__Task details__.
Pick out every line of the listing below that contains the word "inches", and copy each of those lines. Case counts.

Begin Dataset content

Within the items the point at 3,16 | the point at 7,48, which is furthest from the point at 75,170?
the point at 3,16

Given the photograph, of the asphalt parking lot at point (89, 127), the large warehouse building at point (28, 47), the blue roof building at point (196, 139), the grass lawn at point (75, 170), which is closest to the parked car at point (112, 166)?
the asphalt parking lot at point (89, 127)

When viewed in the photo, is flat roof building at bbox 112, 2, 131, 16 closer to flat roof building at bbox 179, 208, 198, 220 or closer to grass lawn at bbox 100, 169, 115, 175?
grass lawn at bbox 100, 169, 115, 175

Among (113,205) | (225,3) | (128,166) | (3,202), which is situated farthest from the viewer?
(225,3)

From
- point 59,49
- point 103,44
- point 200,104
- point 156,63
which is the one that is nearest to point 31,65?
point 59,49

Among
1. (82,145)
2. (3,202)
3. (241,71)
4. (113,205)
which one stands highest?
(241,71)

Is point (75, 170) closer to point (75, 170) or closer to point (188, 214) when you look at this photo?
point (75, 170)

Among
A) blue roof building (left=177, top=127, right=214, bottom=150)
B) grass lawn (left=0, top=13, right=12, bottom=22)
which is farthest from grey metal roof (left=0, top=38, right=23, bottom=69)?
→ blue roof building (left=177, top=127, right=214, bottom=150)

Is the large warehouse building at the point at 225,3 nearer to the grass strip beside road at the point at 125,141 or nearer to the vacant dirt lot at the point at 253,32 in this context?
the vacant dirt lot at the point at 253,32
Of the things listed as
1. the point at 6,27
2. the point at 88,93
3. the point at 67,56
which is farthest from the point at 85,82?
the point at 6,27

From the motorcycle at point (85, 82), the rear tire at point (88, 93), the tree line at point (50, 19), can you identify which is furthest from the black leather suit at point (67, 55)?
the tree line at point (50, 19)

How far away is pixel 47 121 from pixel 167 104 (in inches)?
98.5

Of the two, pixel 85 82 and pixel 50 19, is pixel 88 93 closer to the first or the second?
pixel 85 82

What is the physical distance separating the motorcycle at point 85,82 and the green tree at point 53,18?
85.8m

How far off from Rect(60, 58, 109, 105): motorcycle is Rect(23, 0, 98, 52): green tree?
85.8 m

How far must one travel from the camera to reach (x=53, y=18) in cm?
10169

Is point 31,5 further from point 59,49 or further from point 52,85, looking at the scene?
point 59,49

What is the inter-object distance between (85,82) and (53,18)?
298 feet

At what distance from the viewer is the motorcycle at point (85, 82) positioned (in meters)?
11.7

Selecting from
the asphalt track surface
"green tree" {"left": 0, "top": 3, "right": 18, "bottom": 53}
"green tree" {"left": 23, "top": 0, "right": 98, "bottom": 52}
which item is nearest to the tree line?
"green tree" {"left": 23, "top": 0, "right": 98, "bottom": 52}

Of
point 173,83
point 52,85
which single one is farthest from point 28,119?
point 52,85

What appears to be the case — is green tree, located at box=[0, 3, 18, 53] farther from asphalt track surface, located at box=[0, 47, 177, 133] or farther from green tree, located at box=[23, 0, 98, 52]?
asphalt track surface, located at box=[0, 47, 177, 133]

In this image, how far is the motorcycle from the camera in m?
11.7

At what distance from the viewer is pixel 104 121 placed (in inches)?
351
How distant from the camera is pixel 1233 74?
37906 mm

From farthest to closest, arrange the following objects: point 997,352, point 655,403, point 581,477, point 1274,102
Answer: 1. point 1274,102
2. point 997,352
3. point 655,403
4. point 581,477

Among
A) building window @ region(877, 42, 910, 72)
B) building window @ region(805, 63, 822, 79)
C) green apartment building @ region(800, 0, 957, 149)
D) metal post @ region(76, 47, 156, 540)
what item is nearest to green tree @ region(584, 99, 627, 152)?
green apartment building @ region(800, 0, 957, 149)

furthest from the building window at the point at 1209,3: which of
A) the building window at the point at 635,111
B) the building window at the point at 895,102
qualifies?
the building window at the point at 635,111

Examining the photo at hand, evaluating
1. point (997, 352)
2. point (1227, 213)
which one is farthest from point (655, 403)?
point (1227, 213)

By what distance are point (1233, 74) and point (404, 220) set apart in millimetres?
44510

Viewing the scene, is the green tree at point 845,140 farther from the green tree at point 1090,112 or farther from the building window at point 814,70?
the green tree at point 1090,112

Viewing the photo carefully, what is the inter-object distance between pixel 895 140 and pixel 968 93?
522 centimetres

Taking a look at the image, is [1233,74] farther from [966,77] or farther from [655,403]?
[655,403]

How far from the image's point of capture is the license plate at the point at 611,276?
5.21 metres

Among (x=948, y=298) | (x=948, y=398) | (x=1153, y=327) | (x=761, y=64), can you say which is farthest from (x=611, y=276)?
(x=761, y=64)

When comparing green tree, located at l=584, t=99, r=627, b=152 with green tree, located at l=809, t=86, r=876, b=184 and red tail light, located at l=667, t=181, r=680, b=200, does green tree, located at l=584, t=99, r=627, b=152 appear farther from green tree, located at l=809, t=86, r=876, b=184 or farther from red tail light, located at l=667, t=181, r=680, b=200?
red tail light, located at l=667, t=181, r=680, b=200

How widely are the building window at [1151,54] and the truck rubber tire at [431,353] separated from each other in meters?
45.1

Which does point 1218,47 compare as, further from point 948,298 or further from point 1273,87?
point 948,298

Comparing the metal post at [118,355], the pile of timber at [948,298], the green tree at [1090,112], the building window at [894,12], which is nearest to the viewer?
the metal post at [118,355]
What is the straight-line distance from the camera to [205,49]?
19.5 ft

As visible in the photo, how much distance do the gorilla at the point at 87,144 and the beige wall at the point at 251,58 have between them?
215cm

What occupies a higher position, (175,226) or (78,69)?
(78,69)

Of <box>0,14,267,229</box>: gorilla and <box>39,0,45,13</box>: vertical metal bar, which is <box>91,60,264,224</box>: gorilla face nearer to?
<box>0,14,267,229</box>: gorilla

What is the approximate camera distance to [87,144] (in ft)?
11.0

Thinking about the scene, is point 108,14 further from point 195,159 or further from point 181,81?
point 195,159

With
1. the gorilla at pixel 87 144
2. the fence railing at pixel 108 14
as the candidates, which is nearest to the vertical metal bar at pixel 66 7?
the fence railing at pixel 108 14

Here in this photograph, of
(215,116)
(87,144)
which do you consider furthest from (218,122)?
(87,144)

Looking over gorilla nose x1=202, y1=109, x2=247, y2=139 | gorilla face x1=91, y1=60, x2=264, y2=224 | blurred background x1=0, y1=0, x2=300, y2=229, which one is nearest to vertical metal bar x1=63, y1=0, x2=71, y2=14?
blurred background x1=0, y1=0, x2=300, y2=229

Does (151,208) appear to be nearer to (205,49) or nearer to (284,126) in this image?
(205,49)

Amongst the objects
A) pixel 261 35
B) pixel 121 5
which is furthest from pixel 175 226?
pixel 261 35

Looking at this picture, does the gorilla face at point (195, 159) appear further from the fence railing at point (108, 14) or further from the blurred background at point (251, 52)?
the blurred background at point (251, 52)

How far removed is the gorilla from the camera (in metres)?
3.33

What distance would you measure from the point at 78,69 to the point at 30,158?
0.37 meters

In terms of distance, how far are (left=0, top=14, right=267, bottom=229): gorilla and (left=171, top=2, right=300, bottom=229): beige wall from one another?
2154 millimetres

End Dataset content
Begin Dataset content

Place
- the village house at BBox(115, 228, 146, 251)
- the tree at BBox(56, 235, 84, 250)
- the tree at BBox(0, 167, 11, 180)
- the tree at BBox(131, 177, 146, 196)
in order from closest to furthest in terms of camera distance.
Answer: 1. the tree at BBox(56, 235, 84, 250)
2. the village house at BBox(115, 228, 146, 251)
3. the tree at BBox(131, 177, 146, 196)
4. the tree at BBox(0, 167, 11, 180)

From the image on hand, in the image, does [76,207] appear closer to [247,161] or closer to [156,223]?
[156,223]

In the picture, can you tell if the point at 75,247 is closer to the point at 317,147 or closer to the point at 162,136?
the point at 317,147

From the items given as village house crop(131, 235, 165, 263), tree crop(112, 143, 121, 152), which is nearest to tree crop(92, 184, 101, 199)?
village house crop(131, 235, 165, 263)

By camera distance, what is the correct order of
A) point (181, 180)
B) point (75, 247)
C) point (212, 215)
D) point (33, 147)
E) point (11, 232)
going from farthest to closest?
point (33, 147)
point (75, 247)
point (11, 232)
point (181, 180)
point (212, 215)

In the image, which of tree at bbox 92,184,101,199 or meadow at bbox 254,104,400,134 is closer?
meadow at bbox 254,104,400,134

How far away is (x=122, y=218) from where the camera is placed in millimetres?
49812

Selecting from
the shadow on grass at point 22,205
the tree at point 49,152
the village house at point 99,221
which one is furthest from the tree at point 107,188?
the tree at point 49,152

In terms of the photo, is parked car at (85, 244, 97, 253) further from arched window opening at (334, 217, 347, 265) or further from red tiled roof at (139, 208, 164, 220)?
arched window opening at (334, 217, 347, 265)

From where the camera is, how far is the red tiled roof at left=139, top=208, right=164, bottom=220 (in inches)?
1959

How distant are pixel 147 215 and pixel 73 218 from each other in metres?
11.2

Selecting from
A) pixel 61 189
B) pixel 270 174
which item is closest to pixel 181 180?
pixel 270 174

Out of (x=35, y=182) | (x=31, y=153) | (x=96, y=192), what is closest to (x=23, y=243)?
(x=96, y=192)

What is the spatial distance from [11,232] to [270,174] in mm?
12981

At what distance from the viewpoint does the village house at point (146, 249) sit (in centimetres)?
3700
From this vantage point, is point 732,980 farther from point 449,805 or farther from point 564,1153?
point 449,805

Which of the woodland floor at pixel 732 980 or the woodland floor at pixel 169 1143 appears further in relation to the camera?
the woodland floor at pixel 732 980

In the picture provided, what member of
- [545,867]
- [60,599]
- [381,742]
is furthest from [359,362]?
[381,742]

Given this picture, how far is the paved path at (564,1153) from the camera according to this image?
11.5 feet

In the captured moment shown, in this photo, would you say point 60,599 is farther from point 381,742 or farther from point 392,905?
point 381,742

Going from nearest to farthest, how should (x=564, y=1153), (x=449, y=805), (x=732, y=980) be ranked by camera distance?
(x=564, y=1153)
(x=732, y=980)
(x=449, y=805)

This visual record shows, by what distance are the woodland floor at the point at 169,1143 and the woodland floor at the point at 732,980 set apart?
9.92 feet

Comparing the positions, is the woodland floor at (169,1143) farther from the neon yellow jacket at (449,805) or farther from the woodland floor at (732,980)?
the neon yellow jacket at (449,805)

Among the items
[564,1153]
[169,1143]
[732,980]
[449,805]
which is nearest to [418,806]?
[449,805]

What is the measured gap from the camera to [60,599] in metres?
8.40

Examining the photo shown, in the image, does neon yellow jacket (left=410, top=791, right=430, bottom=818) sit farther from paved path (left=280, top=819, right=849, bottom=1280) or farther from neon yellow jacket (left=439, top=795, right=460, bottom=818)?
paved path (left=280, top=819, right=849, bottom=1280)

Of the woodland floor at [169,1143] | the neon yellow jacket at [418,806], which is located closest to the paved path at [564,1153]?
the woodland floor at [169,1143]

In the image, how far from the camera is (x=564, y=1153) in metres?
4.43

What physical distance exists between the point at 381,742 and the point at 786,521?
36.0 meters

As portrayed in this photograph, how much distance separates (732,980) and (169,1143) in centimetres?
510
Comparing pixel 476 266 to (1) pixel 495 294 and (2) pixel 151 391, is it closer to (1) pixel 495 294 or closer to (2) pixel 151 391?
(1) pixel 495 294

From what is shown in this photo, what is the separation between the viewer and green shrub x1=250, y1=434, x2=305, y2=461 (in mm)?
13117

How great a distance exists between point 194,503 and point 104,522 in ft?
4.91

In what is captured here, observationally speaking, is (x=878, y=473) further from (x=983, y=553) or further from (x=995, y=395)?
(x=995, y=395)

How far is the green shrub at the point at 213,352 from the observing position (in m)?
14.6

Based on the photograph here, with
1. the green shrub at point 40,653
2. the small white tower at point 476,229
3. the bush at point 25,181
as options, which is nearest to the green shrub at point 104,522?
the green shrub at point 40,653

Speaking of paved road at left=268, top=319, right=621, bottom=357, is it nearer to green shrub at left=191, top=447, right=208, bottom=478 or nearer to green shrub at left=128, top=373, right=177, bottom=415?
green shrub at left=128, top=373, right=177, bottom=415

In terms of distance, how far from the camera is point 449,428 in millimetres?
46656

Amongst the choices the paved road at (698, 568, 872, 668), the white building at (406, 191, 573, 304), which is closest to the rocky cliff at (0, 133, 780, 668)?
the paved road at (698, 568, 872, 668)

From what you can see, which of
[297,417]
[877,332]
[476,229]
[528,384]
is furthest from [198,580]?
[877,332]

End Dataset content

__Solution to this task__.
How far away is pixel 47 121 from pixel 167 104 (in inches)?
At what distance from the viewer is pixel 104 121 placed (in inches)?
From where the camera is, how far is the red tiled roof at left=139, top=208, right=164, bottom=220 (in inches)?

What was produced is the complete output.